Montreal, Sept. 5 (Reuters): A masked gunman shot dead one person inside a Montreal theatre where the leader of Quebec’s separatist Parti Quebecois was celebrating a narrow election win in the Canadian province.
The incident was shocking for Canada, where murder levels are around a third of those in the US and political violence is extremely rare.
The shooting eclipsed news that the Parti Quebecois had pipped the ruling Liberals in Tuesday’s election and would have to be content with a minority government, effectively ruling out another referendum on breaking away from Canada.
Pauline Marois, newly elected as the first female premier of Quebec, had told a rally of supporters the province would one day be independent when her bodyguards rushed her from the stage. She later returned to finish her speech.
Montreal police said a man around 50 years old had entered the back of the Metropolis theatre just before midnight with a rifle and a handgun and shot two people. Police said a man in his forties died on the spot, another was taken to hospital in a critical condition.
RDI television showed pictures of police subduing a large man with a rifle who was dressed in a black cape and a black facemask.
He appeared to shout in French the phrase “The English are waking up”. Marois had promised to strengthen laws designed to ensure the dominance of the French language, which has worried some in the minority English-speaking community.

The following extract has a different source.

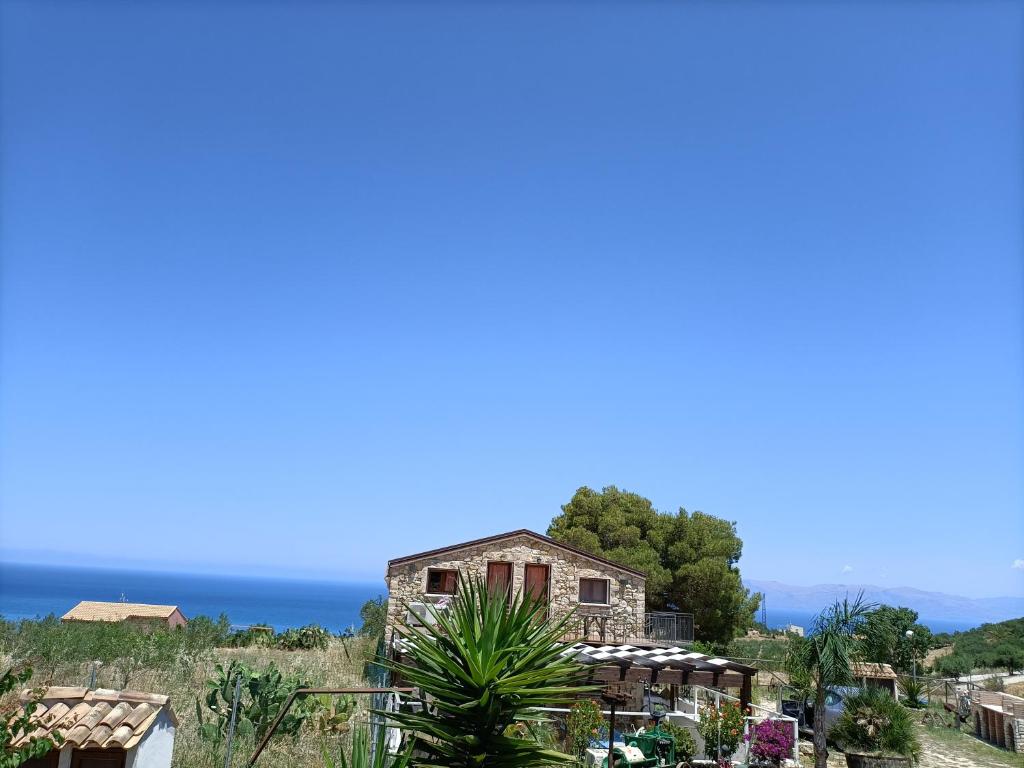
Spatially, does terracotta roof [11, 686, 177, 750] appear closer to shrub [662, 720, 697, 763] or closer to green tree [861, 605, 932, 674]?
shrub [662, 720, 697, 763]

“We are appalled by this violence,” said Carl Vallee, a spokesman for federal Prime Minister Stephen Harper.
La Presse newspaper cited security sources as saying Montreal police had cordoned off a truck they suspected contained weapons. Other Canadian media outlets said the dead man was a technician at the theatre and the badly wounded man was a driver of the PQ campaign bus.

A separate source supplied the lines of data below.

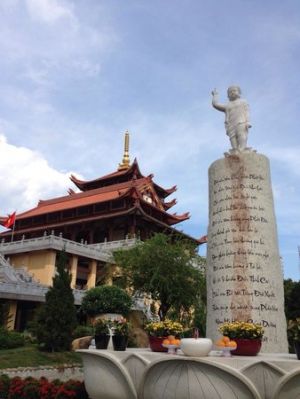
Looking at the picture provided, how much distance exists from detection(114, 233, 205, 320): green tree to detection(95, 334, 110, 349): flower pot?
16.6 metres

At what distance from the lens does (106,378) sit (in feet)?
26.0

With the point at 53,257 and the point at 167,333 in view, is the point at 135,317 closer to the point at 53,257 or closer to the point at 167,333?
the point at 53,257

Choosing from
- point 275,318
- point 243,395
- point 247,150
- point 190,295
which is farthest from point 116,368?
point 190,295

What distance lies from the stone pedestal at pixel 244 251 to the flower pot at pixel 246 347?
97.5 inches

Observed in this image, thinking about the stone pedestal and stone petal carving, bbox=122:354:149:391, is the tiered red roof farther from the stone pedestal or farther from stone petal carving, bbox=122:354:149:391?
stone petal carving, bbox=122:354:149:391

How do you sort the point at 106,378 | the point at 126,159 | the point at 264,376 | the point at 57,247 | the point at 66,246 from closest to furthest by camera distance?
the point at 264,376
the point at 106,378
the point at 57,247
the point at 66,246
the point at 126,159

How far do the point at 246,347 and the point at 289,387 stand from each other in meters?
1.28

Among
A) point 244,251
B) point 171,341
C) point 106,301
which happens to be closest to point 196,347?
point 171,341

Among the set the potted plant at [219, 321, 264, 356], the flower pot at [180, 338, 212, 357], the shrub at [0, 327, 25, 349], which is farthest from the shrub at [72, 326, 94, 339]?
the flower pot at [180, 338, 212, 357]

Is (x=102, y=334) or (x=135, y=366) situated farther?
(x=102, y=334)

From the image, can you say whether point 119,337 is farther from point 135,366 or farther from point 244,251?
point 244,251

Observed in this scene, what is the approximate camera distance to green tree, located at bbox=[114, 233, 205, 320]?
2603 centimetres

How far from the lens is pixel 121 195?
159 feet

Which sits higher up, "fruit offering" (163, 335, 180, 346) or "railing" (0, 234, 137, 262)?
"railing" (0, 234, 137, 262)
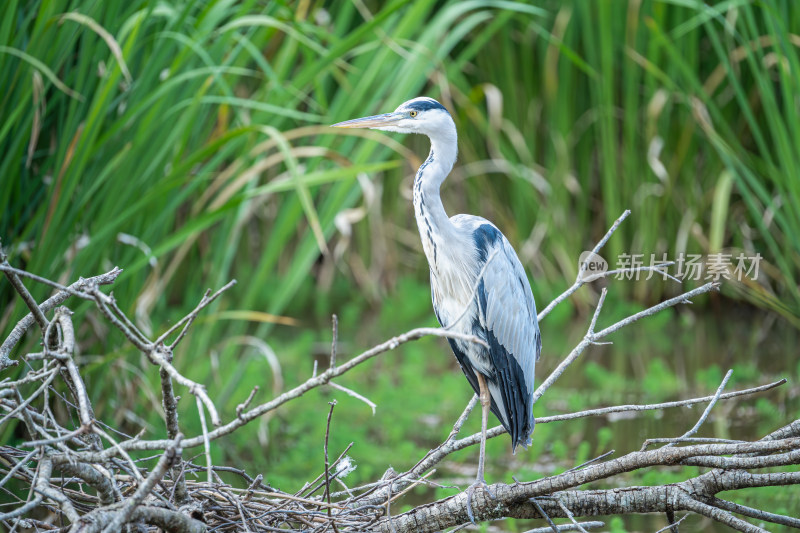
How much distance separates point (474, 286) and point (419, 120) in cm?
53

The last political killing in Canada occurred in October 1970, when a radical Quebec nationalist group kidnapped provincial Labour Minister Pierre Laporte and a British diplomat. Laporte was later found strangled.

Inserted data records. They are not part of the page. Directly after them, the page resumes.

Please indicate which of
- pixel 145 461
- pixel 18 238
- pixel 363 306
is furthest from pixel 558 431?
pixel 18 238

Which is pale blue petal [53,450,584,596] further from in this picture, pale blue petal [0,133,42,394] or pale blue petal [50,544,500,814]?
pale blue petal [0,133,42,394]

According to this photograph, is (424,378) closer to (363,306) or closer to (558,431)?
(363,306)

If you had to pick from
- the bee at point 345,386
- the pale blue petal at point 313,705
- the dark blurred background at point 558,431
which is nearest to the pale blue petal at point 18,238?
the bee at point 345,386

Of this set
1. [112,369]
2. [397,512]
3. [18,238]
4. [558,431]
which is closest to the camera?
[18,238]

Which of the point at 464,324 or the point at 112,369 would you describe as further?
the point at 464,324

Almost lost in the aftermath of the Montreal shooting was the fact that the PQ won 54 of the 125 seats in the provincial legislature, ending nine years of rule by the Liberals. Previous PQ governments held independence referendums in 1980 and 1995, but both failed.
Although Marois is promising another vote when the time is right, that could be years away. A recent poll showed only 28 percent of Quebecers back separation from the rest of Canada.
Marois had promised to concentrate first on the economy, in particular tackling the province’s large debt, imposing higher tax and royalty rates on mining firms and making foreign takeovers of Quebec companies more difficult.